February 28, 2010 3:12 by Aarti Nagraj
However, with countries slowly moving towards economic recovery, demand for oil has increased, and prices have increased from $32.4 per barrel in December 2008 to around $80 per barrel at the moment.
Saudi increased output by 100,000 barrels in February to produce 8.25 million barrels a day, the highest level since December 2008, Bloomberg’s survey said, adding that the Kingdom exceeded its quota by 199,000 barrels a day. The country has about 264 billion barrels of crude oil reserves and has an output capacity of around 12 million barrels per day.
The rise in oil prices has brought in more revenue for the government, and hence it has been in a position to offer several stimulus measures to the market to support recovery, NCB said in its report.
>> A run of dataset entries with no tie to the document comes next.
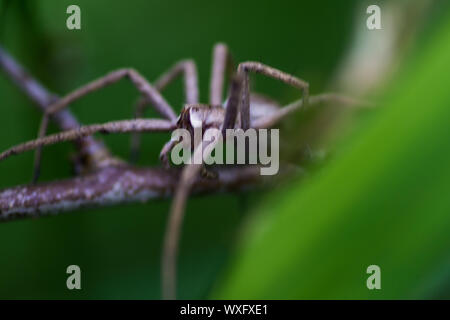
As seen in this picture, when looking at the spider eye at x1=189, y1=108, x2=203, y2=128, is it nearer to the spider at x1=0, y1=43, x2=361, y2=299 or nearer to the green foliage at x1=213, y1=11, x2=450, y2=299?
the spider at x1=0, y1=43, x2=361, y2=299

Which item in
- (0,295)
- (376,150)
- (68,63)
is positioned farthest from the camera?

Last week, a report by Saudi firm Jadwa Investments predicted that rising oil prices and increased production could boost the Kingdom’s hydrocarbon export earnings to reach $186.3 billion in 2010, as compared to the $157.4 billion it made in 2009.The increase in export revenue will also boost Saudi’s total revenue to around $164.7 billion this year, compared to $134.6 billion in 2009, it said.
“The Saudi economy is expected to improve in 2010. Growth will pick up, credit will become more readily available and the government budget will return to surplus. High government spending will be the main engine of growth, with the private sector making a greater contribution as credit conditions improve. A reviving global economy should keep oil prices around their current levels and increase demand for the exports,” the report said.
“Higher average oil prices and production should generate sufficient additional revenue to ensure a budget surplus,” it added.